Dit is het begin van een brief die ik onlangs verstuurde naar een persoon van wie ik geen idee heb dat 'ie bestaat. Hier het verhaal.
Toeval en nieuwe ontmoetingen. Al sinds mijn jeugd ben ik gefascineerd door deze twee zaken, vooral als ze samenkomen. Toen ik jong was stuurde ik ballonnen met beschreven kaartjes de lucht in, hing briefjes op aan de takken in het bos en gooide flessen met inhoud overboord. Mijn dag is gemaakt als ik een mooi gesprek heb met een volslagen wildvreemde. Waarom fascineert mij dit zo? Hoe onverwachter en vreemdsoortiger de aanvliegroutes tot nieuw contact, hoe eerlijker en waardevoller het contact is, merk ik steeds vaker.
Ik ben zeker niet mensenschuw en op 'officiƫle leer-nieuwe-mensen-kennen-momenten', zoals een verjaardagsfeest of een vrienden-van-vriendenavond, praat ik met gemak en plezier met onbekenden.Gesprekken ontvouwen zich vaak volgens hetzelfde protocol, waarin vragen als: 'wie ben jij?', 'waar woon je?', 'hoe ken jij X?' en 'wat doe je in het dagelijks leven?' in de top tien van geaccepteerde openingszetten staan. Effectieve vragen, omdat ze gelijk een groot gedeelte van de belevingswereld van je gesprekspartner beslaan. Nadeel: ik vind de vragen soms een beetje saai, iedereen heeft ze al honderden keren gesteld en misschien nog vaker beantwoord. In de grijsgedraaide antwoorden hoor ik soms de verveling doorsijpelen.
Natuurlijk zou ik veel liever vragen willen stellen als 'heb je je de laatste tijd alleen gevoeld?', 'hoe zou je het vinden om met een andere voornaam door het leven te gaan?', 'wat wil je uitstralen met deze schoenen?' of 'voel jij ook zo'n sympathie voor bepaalde vruchten?' om voorgeprogrammeerde antwoorden te omzeilen en mensen te laten praten EN nadenken tegelijkertijd. In de details schuilt vaak de ware aard van iemand. Helaas vrees ik dat een misdaad tegen de normaliteit pleeg als ik deze vragen tijdens een openingszin aan een volslagen vreemde zou voorleggen.
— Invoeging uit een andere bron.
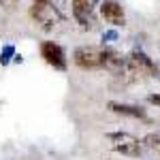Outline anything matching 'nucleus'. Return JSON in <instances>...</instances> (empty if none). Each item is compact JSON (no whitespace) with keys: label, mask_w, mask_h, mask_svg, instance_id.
I'll list each match as a JSON object with an SVG mask.
<instances>
[{"label":"nucleus","mask_w":160,"mask_h":160,"mask_svg":"<svg viewBox=\"0 0 160 160\" xmlns=\"http://www.w3.org/2000/svg\"><path fill=\"white\" fill-rule=\"evenodd\" d=\"M100 15L113 26H124L126 24V15H124V9L118 0H105L100 4Z\"/></svg>","instance_id":"nucleus-6"},{"label":"nucleus","mask_w":160,"mask_h":160,"mask_svg":"<svg viewBox=\"0 0 160 160\" xmlns=\"http://www.w3.org/2000/svg\"><path fill=\"white\" fill-rule=\"evenodd\" d=\"M143 145L160 154V130H158V132H149V135H145V139H143Z\"/></svg>","instance_id":"nucleus-10"},{"label":"nucleus","mask_w":160,"mask_h":160,"mask_svg":"<svg viewBox=\"0 0 160 160\" xmlns=\"http://www.w3.org/2000/svg\"><path fill=\"white\" fill-rule=\"evenodd\" d=\"M41 56L53 68H58V71H64L66 68V56H64V49H62L60 45H56L51 41H45L41 45Z\"/></svg>","instance_id":"nucleus-5"},{"label":"nucleus","mask_w":160,"mask_h":160,"mask_svg":"<svg viewBox=\"0 0 160 160\" xmlns=\"http://www.w3.org/2000/svg\"><path fill=\"white\" fill-rule=\"evenodd\" d=\"M102 38H107V41H115V38H118V34L111 30V32H105V34H102Z\"/></svg>","instance_id":"nucleus-13"},{"label":"nucleus","mask_w":160,"mask_h":160,"mask_svg":"<svg viewBox=\"0 0 160 160\" xmlns=\"http://www.w3.org/2000/svg\"><path fill=\"white\" fill-rule=\"evenodd\" d=\"M73 60L79 68H100L102 66V49L98 47H92V45H83V47H77L73 53Z\"/></svg>","instance_id":"nucleus-1"},{"label":"nucleus","mask_w":160,"mask_h":160,"mask_svg":"<svg viewBox=\"0 0 160 160\" xmlns=\"http://www.w3.org/2000/svg\"><path fill=\"white\" fill-rule=\"evenodd\" d=\"M9 56H13V47H11V45H9V47H4V51H2V56H0V62H2V64H7V62L11 60Z\"/></svg>","instance_id":"nucleus-11"},{"label":"nucleus","mask_w":160,"mask_h":160,"mask_svg":"<svg viewBox=\"0 0 160 160\" xmlns=\"http://www.w3.org/2000/svg\"><path fill=\"white\" fill-rule=\"evenodd\" d=\"M107 107H109V111L118 113V115H128V118L145 120V111L139 109V107H135V105H124V102H115V100H111Z\"/></svg>","instance_id":"nucleus-9"},{"label":"nucleus","mask_w":160,"mask_h":160,"mask_svg":"<svg viewBox=\"0 0 160 160\" xmlns=\"http://www.w3.org/2000/svg\"><path fill=\"white\" fill-rule=\"evenodd\" d=\"M148 102H152V105H160V94H149Z\"/></svg>","instance_id":"nucleus-12"},{"label":"nucleus","mask_w":160,"mask_h":160,"mask_svg":"<svg viewBox=\"0 0 160 160\" xmlns=\"http://www.w3.org/2000/svg\"><path fill=\"white\" fill-rule=\"evenodd\" d=\"M13 2H17V0H0V4H13Z\"/></svg>","instance_id":"nucleus-14"},{"label":"nucleus","mask_w":160,"mask_h":160,"mask_svg":"<svg viewBox=\"0 0 160 160\" xmlns=\"http://www.w3.org/2000/svg\"><path fill=\"white\" fill-rule=\"evenodd\" d=\"M107 139L113 141V149L122 156H139L141 154V143L128 132H107Z\"/></svg>","instance_id":"nucleus-2"},{"label":"nucleus","mask_w":160,"mask_h":160,"mask_svg":"<svg viewBox=\"0 0 160 160\" xmlns=\"http://www.w3.org/2000/svg\"><path fill=\"white\" fill-rule=\"evenodd\" d=\"M34 2H37V4H45L47 0H34Z\"/></svg>","instance_id":"nucleus-15"},{"label":"nucleus","mask_w":160,"mask_h":160,"mask_svg":"<svg viewBox=\"0 0 160 160\" xmlns=\"http://www.w3.org/2000/svg\"><path fill=\"white\" fill-rule=\"evenodd\" d=\"M156 75H158V79H160V64H158V68H156Z\"/></svg>","instance_id":"nucleus-16"},{"label":"nucleus","mask_w":160,"mask_h":160,"mask_svg":"<svg viewBox=\"0 0 160 160\" xmlns=\"http://www.w3.org/2000/svg\"><path fill=\"white\" fill-rule=\"evenodd\" d=\"M94 7H96V0H73V15L83 28H94L96 24Z\"/></svg>","instance_id":"nucleus-4"},{"label":"nucleus","mask_w":160,"mask_h":160,"mask_svg":"<svg viewBox=\"0 0 160 160\" xmlns=\"http://www.w3.org/2000/svg\"><path fill=\"white\" fill-rule=\"evenodd\" d=\"M32 15L37 17V22L43 24L45 30H51L53 24H56V13H53V9H51L47 2H45V4H37V2H34V7H32Z\"/></svg>","instance_id":"nucleus-8"},{"label":"nucleus","mask_w":160,"mask_h":160,"mask_svg":"<svg viewBox=\"0 0 160 160\" xmlns=\"http://www.w3.org/2000/svg\"><path fill=\"white\" fill-rule=\"evenodd\" d=\"M126 62H128V71L139 73V75H156V68H158V64L152 60L148 53H143V51H139V49L130 51Z\"/></svg>","instance_id":"nucleus-3"},{"label":"nucleus","mask_w":160,"mask_h":160,"mask_svg":"<svg viewBox=\"0 0 160 160\" xmlns=\"http://www.w3.org/2000/svg\"><path fill=\"white\" fill-rule=\"evenodd\" d=\"M102 66L113 75H122L124 71H128V62L124 60L115 49H109V47L102 49Z\"/></svg>","instance_id":"nucleus-7"}]
</instances>
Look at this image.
Om uitsluiting op feestjes van mijn vrienden te voorkomen, wegens 'grensoverschrijdend clownesk gedrag', besloot ik een brief te schrijven iemand die ik niet ken, om in die brief op een niet-conventionele manier over mijn leven, mijn geluk en twijfels te praten en de lezer van de brief uitnodigen om hetzelfde te doen. Soms is het goed onze gekkigheid te delen, dat geeft anderen het gevoel dat ze niet alleen zijn en dat scherpt een band. Of deze theorie ook uitkomt? Geen idee.
Wellicht is de ontvanger van de brief een teleurgestelde pensionado, contactgestoord of een te druk bezette zakenman. Het kan allemaal. Ik heb immers geen idee wie de ontvanger is. Nadat ik via de wereldbol was neergestreken in Nieuw-Zeeland, zoomde ik met Google Maps enkele keren in om - wederom blind- een stad en een straat te kiezen. Ik stond mezelf een kleine rationele toevoeging toe: het huisnummer, 2. Ik schreef het adres op de envelop, geadresseerd aan 'You'.
'You' zal mijn brief nu zo'n beetje ontvangen hebben. Ik ben benieuwd hoe de brief bij You binnenkomt. En ook al is You die teleurgestelde pensionado, contactgestoord of die te druk bezette zakenman, dan nodigt deze brief You misschien uit zijn/haar niet voorgeprogrammeerde identiteit te onthullen.